# APPLY WHAT YOU READ
a - From the excerpt on wage inflation below, set down everything from "As a result" down to "as being transitory.", reproducing the wording without any change.
b - Answer these questions using the excerpt on wage inflation below:
(i) What position does Edward Stanley hold at Morgan Stanley?
(ii) What roles does Lee Biggins hold at CV-Library?
(iii) What percentage of respondents looking to change their employment situation were doing so to pursue higher salaries?

# EXCERPT PROVIDED
As a result "wage inflation looks set to persist," says Edward Stanley, Strategist at Morgan Stanley.

Great resignation 1

The findings will underscore a gradual realisation at global central banks that inflation is likely to be more 'sticky' than had been previously expected as wage rises provide the kind of inflationary pressures that cannot be explained away as being transitory.

Findings on workforce churn and associated wage pressures therefore underscore a view that central banks will have to be more proactive in raising rates during 2022.

CV-Library asked 2,000 survey respondents for the main area's employers should focus upon to ensure that they don’t lose their best staff 2022.

The leading answer? 57.3% said they should "offer top salaries".

"Employers can take action to prevent increased staff turnover. Offering top salaries is the obvious choice," says Lee Biggins, CEO and founder of CV-Library.

CV-Library found 41.3% of respondents that were looking to change their employment situation were doing so to pursue higher salaries.

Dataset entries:
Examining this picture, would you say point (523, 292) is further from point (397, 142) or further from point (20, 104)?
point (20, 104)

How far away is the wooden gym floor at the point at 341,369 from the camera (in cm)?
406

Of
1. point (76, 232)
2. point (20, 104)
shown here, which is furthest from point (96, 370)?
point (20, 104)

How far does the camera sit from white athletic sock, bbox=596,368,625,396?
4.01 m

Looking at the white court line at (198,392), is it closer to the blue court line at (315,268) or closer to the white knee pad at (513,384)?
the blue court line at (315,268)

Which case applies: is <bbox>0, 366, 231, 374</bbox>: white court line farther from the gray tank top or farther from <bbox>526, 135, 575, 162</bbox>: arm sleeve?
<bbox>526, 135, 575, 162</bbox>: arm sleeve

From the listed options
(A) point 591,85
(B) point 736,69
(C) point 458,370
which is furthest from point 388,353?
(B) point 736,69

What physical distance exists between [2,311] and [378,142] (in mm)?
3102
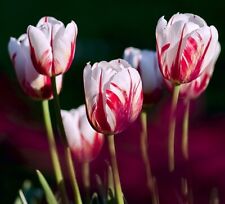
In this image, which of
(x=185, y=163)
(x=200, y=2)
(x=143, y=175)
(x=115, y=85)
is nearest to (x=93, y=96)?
(x=115, y=85)

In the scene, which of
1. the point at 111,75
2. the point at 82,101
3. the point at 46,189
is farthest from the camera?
the point at 82,101

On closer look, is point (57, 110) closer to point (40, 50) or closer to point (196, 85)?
point (40, 50)

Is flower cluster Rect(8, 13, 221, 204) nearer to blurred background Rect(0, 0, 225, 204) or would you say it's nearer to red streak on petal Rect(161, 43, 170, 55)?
red streak on petal Rect(161, 43, 170, 55)

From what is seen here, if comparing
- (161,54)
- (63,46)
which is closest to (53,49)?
(63,46)

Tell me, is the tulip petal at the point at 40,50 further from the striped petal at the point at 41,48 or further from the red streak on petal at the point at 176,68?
the red streak on petal at the point at 176,68

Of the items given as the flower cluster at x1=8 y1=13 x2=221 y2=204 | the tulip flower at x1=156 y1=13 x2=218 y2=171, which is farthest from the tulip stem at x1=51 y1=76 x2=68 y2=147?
the tulip flower at x1=156 y1=13 x2=218 y2=171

# LIST OF SOLUTIONS
a -
As a result "wage inflation looks set to persist," says Edward Stanley, Strategist at Morgan Stanley.

Great resignation 1

The findings will underscore a gradual realisation at global central banks that inflation is likely to be more 'sticky' than had been previously expected as wage rises provide the kind of inflationary pressures that cannot be explained away as being transitory.

b -
(i) Strategist
(ii) CEO and founder
(iii) 41.3%